REQUIRED TASKS
1. In the oral history software thread, what project has the person replying done software work for?
2. Do these statements agree with the oral history software thread? (a) The person replying knows of an existing tool that does what was asked for. (b) The person replying thinks the recording should not depend on one particular device. (c) The person replying assumes several researchers will conduct the interviews. For each, answer yes or no and quote the deciding words.

READING PASSAGE
=-=-=-=-=

LISTSERV 16.5 - CODE4LIB Archives

On 10/2/12 8:44 AM, Paul Orkiszewski wrote:
> Hi 4libers,
> 
> Does anyone know of something - a kiosk, an iPad app, a web application
> - that:

I don't know of anything like it out there, but let's look at what it
might take. I've done some software work in connection with Harvard's
Iranian Oral History Project.

> - Initiates an oral history interview by getting demographic info and
> permission to use and stream for scholarly purposes.

I'm not sure what you're saying here. It sounds as if you're talking
about automated correspondence with the sources. That would be a huge
project in itself, so I assume you've got something more narrowly
focused in mind.

> - Goes through a standard set of questions (in our case stuff about the
> Appalachian State experience)

There are two pieces to this: Recording the responses and storing the
relevant metadata. The recording probably shouldn't be tied to a
specific device or application, since field work can involve a lot of
different conditions. The researcher in the field would want something
to enter the metadata (who, what, when, where); this would be a
straightforward piece.

> - Stores the metadata, permissions release, and pointers to the audio
> files created for each question in a dbase record

You don't say what the scope of the work is; from the way you're putting
the questions, I'm assuming it's a small-scale project with one
researcher doing the interviews and putting the information together.

=-=-=-=-=

DATA RECORDS
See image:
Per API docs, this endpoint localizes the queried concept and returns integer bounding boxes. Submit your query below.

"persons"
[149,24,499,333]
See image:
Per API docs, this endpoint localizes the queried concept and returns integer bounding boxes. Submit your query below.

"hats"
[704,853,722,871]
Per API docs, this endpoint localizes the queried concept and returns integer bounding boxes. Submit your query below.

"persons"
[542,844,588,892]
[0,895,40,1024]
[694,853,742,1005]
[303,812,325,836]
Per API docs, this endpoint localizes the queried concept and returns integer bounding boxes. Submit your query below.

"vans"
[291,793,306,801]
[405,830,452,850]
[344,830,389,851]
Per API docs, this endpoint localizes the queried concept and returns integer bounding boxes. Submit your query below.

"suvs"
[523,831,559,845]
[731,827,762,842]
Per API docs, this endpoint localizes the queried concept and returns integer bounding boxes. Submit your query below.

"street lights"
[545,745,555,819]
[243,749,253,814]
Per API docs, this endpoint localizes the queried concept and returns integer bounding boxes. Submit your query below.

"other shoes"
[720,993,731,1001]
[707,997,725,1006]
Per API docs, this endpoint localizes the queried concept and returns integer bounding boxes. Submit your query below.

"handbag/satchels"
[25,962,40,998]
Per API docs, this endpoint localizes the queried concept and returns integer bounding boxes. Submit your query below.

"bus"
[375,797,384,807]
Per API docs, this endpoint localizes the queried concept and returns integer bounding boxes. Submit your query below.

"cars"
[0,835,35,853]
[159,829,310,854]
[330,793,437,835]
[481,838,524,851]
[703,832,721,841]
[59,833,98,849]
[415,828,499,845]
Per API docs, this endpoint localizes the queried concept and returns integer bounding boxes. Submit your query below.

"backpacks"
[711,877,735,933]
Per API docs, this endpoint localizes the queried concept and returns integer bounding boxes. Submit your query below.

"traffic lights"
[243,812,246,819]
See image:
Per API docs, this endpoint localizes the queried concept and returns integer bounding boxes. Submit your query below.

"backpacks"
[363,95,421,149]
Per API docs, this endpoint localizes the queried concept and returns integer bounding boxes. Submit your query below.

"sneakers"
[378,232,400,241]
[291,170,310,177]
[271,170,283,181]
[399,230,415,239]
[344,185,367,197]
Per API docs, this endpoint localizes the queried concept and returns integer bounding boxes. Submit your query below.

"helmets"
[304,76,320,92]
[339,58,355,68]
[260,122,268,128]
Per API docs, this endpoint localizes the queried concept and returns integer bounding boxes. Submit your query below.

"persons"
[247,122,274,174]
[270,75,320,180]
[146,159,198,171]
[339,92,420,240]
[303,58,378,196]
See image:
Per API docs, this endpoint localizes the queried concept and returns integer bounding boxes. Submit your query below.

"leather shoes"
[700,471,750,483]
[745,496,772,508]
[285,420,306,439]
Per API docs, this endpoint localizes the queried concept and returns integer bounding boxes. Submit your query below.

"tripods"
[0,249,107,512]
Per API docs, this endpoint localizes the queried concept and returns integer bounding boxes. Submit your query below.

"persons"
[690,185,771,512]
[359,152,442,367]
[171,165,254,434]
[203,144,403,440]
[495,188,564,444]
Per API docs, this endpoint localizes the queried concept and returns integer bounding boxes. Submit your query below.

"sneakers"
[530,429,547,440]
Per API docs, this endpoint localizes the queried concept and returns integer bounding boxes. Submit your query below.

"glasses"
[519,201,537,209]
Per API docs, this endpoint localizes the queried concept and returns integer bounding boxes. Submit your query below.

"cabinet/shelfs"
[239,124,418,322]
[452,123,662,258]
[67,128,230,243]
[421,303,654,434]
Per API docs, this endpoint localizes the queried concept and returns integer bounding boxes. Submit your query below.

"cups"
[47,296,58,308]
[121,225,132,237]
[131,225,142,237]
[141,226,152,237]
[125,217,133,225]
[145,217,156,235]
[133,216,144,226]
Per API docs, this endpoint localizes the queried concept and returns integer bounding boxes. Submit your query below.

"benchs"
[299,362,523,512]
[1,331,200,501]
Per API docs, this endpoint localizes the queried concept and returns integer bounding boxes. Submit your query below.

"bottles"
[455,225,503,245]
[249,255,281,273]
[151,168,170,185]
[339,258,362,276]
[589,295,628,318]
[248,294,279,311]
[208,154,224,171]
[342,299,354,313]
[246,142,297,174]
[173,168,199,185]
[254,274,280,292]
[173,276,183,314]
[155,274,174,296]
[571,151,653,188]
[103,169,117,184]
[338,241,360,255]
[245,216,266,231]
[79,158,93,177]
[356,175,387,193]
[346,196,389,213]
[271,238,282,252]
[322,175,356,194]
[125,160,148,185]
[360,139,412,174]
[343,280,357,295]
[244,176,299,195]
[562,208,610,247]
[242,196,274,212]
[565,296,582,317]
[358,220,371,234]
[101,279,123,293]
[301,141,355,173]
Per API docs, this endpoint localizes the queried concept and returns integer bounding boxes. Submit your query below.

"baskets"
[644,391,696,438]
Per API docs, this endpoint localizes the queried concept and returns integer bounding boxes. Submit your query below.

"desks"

=-=-=-=-=

ANSWERS TO THE TASKS
1. Harvard's Iranian Oral History Project.

2.
(a) No: "I don't know of anything like it out there"
(b) Yes: "The recording probably shouldn't be tied to a specific device or application"
(c) No: "I'm assuming it's a small-scale project with one researcher doing the interviews"